Roland de Pury

De Pury joined the French Resistance and organized an escape route for Jewish refugees to leave France and enter Switzerland, hiding them in his home before helping them to the French-Swiss Boarder.

[1][6] With Denis de Rougemont, Henry Corbin, Albert-Marie Schmidt, and Roger Breuil, he co-founded the Christian existentialist magazine Hic et Nunc.

[9] On 14 July 1940 he preached against Nazism, Marshal Philippe Pétain, and the collaboration of Vichy France with Nazi Germany in a sermon titled You Will Not Steal.

In November 1941 he and his wife, Jacqueline, collaborated with Françoise Seligmann, a social worker who had recently joined Combat, to create a chain of escape to Switzerland, passing through Archamps.

[9] The Œuvre de secours aux enfants connected de Pury with Paulette Mercier, a French pharmacist and member of the resistance movement, who contacted Ruth Jaccard Monney and her parents, Arthur and Whilhelmine Jaccard, as well as the Dupeyreix family in Switzerland, to establish a network of resistance members across the border.

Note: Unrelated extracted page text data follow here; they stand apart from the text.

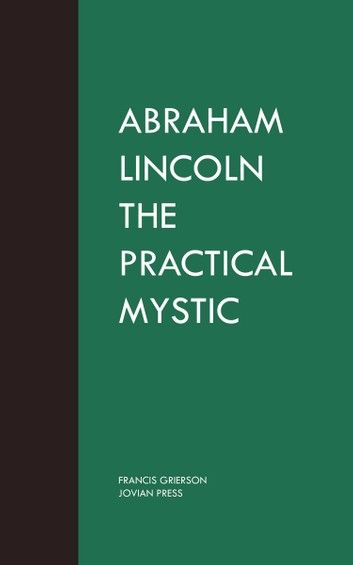 ABRAHAM LINCOLN THE PRACTICAL MYSTIC

FRANCIS GRIERSON
JOVIAN PRESS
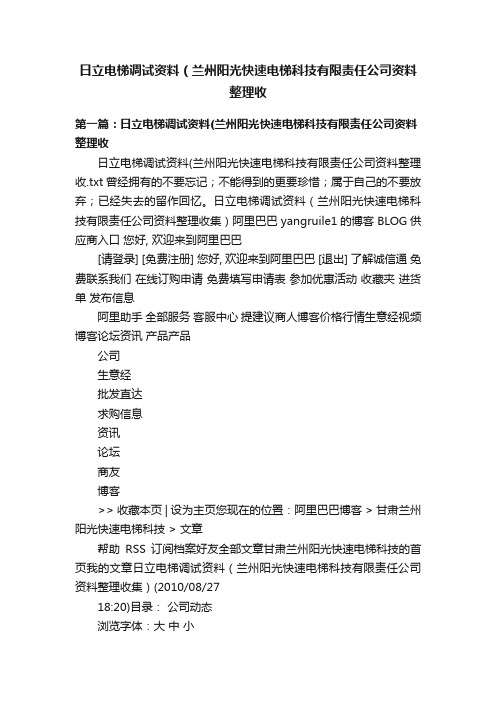 日立电梯调试资料（兰州阳光快速电梯科技有限责任公司资料整理收

第一篇：日立电梯调试资料(兰州阳光快速电梯科技有限责任公司资料整理收

日立电梯调试资料(兰州阳光快速电梯科技有限责任公司资料整理收.txt 曾经拥有的不要忘记；不能得到的更要珍惜；属于自己的不要放弃；已经失去的留作回忆。日立电梯调试资料（兰州阳光快速电梯科技有限责任公司资料整理收集）阿里巴巴 yangruile1 的博客 BLOG 供应商入口 您好, 欢迎来到阿里巴巴

[请登录] [免费注册] 您好, 欢迎来到阿里巴巴 [退出] 了解诚信通 免费联系我们 在线订购申请 免费填写申请表 参加优惠活动 收藏夹 进货单 发布信息

阿里助手 全部服务 客服中心 提建议商人博客价格行情生意经视频博客论坛资讯 产品产品

公司

生意经

批发直达

求购信息

资讯

论坛

商友

博客

>> 收藏本页 | 设为主页您现在的位置：阿里巴巴博客 > 甘肃兰州阳光快速电梯科技 > 文章

帮助 RSS 订阅档案好友全部文章甘肃兰州阳光快速电梯科技的首页我的文章日立电梯调试资料（兰州阳光快速电梯科技有限责任公司资料整理收集）(2010/08/27

18:20)目录： 公司动态

浏览字体：大 中 小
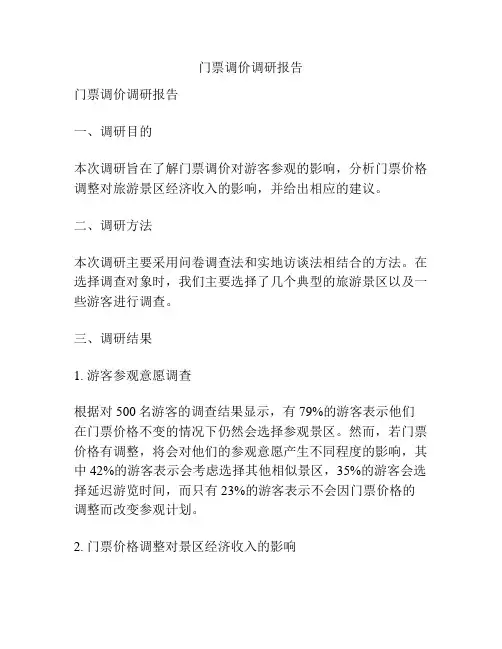 门票调价调研报告

门票调价调研报告

一、调研目的

本次调研旨在了解门票调价对游客参观的影响，分析门票价格调整对旅游景区经济收入的影响，并给出相应的建议。

二、调研方法

本次调研主要采用问卷调查法和实地访谈法相结合的方法。在选择调查对象时，我们主要选择了几个典型的旅游景区以及一些游客进行调查。

三、调研结果

1. 游客参观意愿调查

根据对 500 名游客的调查结果显示，有 79%的游客表示他们在门票价格不变的情况下仍然会选择参观景区。然而，若门票价格有调整，将会对他们的参观意愿产生不同程度的影响，其中 42%的游客表示会考虑选择其他相似景区，35%的游客会选择延迟游览时间，而只有 23%的游客表示不会因门票价格的调整而改变参观计划。

2. 门票价格调整对景区经济收入的影响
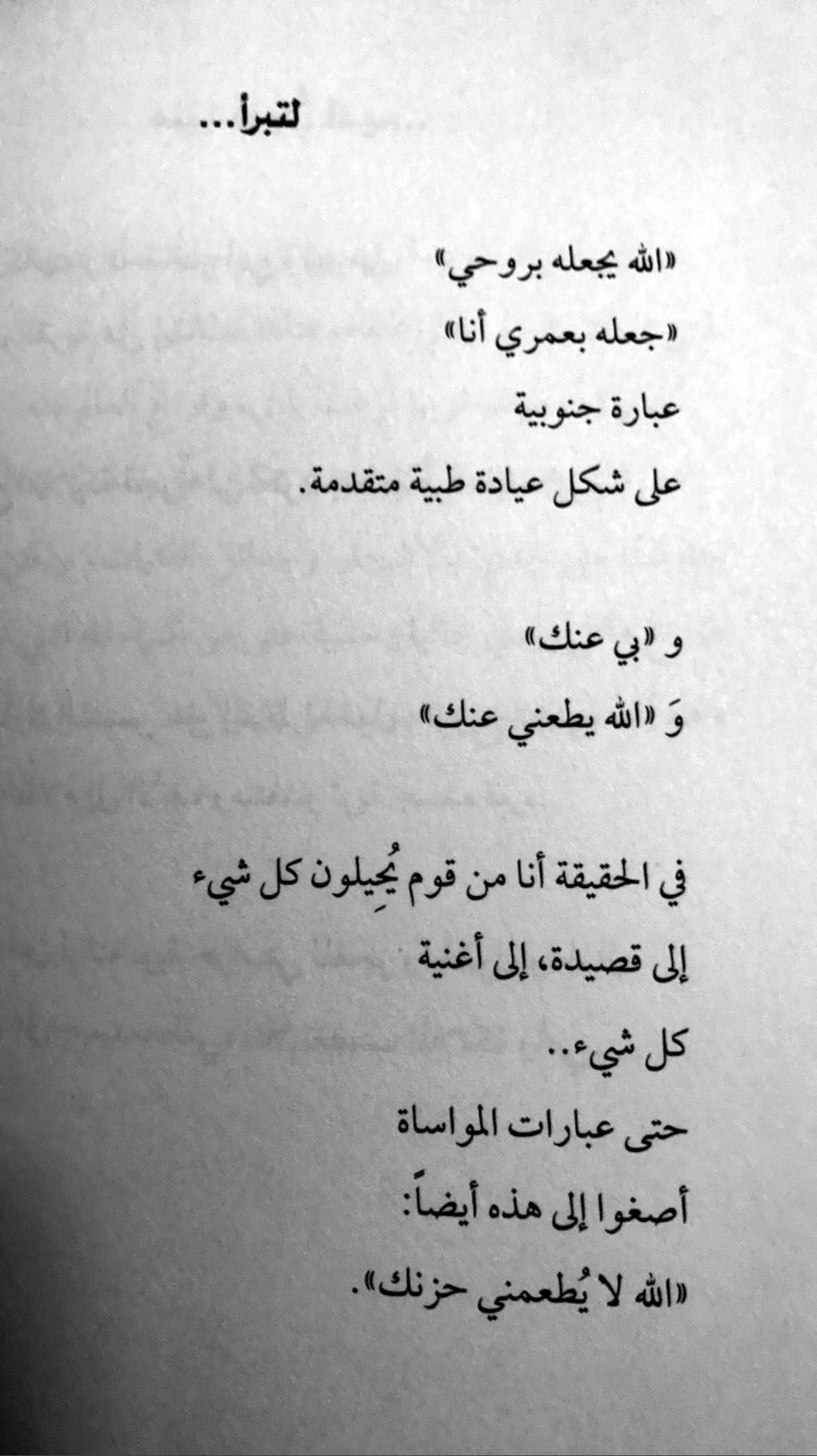 لتبرأ...

«الله يجعله بروحي»

«جعله بعمري أنا»

عبارة جنوبية

على شكل عيادة طبية متقدمة.

و «بي عنك»

وَ «الله يطعني عنك»

في الحقيقة أنا من قوم يُحِيلون كل شيء

إلى قصيدة، إلى أغنية

كل شيء..

حتى عبارات المواساة

أصغوا إلى هذه أيضاً:

«الله لا يُطعمني حزنك».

On 13 May 1943, while presiding over a church service, de Pury was arrested by the Gestapo and was detained for several months at Montluc prison, despite the petitions made by Cardinal-Archbishop Pierre-Marie Gerlier and Marc Boegner.

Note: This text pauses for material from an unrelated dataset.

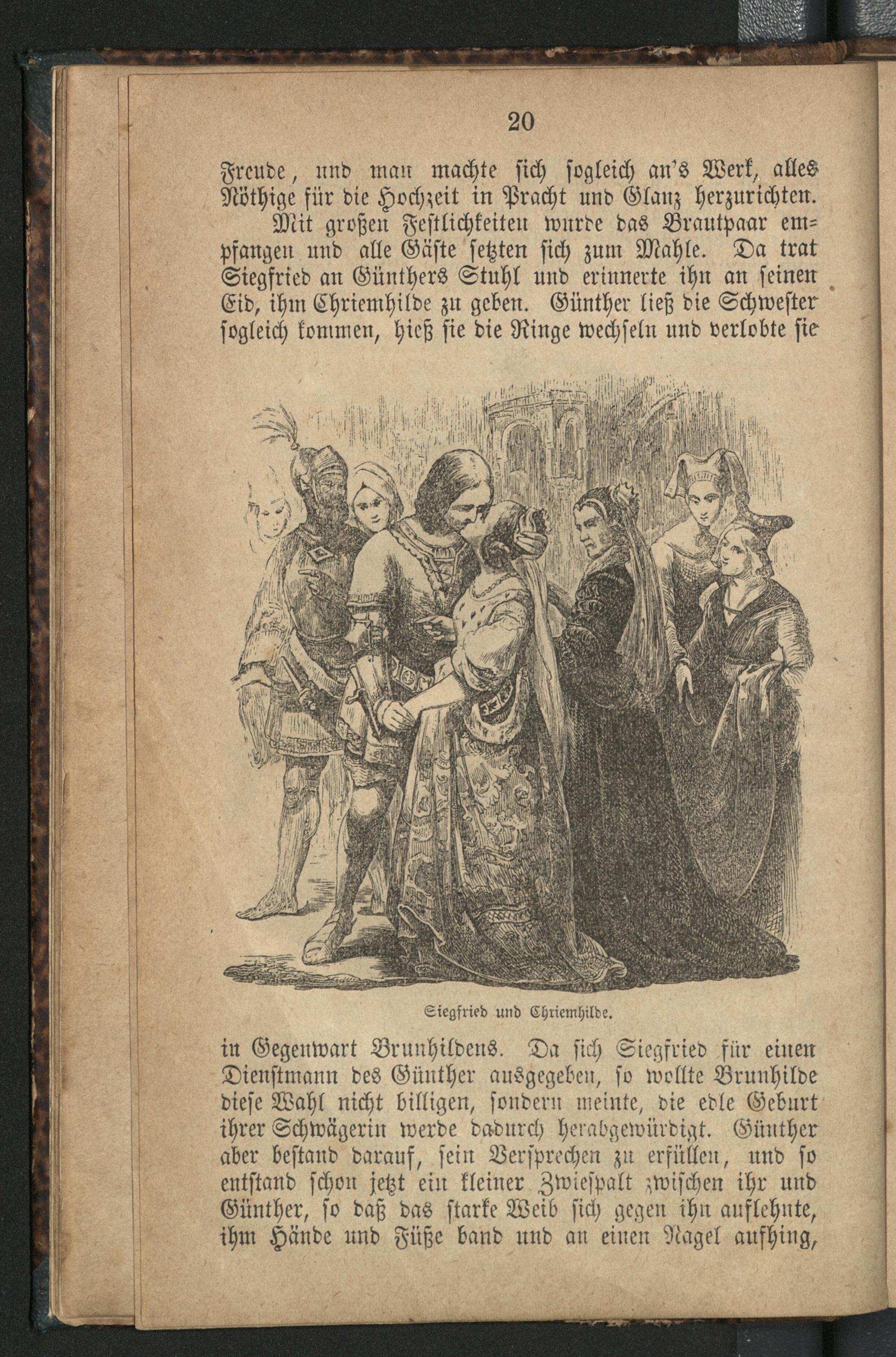 20

Freude, und man machte sich sogleich an's Werk, alles Nöthige für die Hochzeit in Pracht und Glanz herzurichten.

Mit großen Festlichkeiten wurde das Brautpaar empfangen und alle Gäste setzten sich zum Mahle. Da trat Siegfried an Günthers Stuhl und erinnerte ihn an seinen Eid, ihm Chriemhilde zu geben. Günther ließ die Schwester sogleich kommen, hieß sie die Ringe wechseln und verlobte sie

Siegfried und Chriemhilde.

in Gegenwart Brunhildens. Da sich Siegfried für einen Dienstmann des Günther ausgegeben, so wollte Brunhilde diese Wahl nicht billigen, sondern meinte, die edle Geburt ihrer Schwägerin werde dadurch herabgewürdigt. Günther aber bestand darauf, sein Versprechen zu erfüllen, und so entstand schon jetzt ein kleiner Zwiespalt zwischen ihr und Günther, so daß das starke Weib sich gegen ihn auflehnte, ihm Hände und Füße band und an einen Nagel aufhing,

[1] He was transferred to Bregenz in Austria, where he was turned over to local authorities and released in an exchange for German spies who had been arrested in Switzerland at the end of October 1943.

[1] In 1976 Yad Vashem bestowed de Pury and his wife with the honor of Righteous Among the Nations for their work helping Jewish refugees during the Holocaust.